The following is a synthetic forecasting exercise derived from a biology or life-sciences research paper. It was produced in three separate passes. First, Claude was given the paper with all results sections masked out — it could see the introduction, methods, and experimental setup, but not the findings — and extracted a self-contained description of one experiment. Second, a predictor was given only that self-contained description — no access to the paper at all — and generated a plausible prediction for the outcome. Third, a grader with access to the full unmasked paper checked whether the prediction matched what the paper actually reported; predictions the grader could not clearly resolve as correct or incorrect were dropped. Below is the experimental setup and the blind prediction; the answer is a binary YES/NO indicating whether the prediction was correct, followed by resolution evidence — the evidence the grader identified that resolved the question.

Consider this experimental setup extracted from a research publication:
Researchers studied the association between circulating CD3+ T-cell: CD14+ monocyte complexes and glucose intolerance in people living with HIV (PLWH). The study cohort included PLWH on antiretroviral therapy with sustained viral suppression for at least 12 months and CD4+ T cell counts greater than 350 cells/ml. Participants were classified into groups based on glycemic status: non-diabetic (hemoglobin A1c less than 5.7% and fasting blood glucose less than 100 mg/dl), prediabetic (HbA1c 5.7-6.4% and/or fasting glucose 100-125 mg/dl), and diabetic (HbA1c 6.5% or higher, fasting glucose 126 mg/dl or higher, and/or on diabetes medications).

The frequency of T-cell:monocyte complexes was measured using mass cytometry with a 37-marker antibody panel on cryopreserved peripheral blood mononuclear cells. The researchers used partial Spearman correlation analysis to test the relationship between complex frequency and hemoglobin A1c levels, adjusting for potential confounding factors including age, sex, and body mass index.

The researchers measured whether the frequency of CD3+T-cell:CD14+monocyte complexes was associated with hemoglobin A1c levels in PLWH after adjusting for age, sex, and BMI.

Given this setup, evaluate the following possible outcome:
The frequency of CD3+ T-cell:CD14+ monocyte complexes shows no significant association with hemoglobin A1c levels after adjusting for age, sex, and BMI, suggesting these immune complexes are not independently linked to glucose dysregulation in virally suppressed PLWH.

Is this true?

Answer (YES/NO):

→ TASK PROMPT
When a line of the records includes "from", that line belongs in the answer.

→ FINISHED EXERCISE
The following is a synthetic forecasting exercise derived from a biology or life-sciences research paper. It was produced in three separate passes. First, Claude was given the paper with all results sections masked out — it could see the introduction, methods, and experimental setup, but not the findings — and extracted a self-contained description of one experiment. Second, a predictor was given only that self-contained description — no access to the paper at all — and generated a plausible prediction for the outcome. Third, a grader with access to the full unmasked paper checked whether the prediction matched what the paper actually reported; predictions the grader could not clearly resolve as correct or incorrect were dropped. Below is the experimental setup and the blind prediction; the answer is a binary YES/NO indicating whether the prediction was correct, followed by resolution evidence — the evidence the grader identified that resolved the question.
Consider this experimental setup extracted from a research publication:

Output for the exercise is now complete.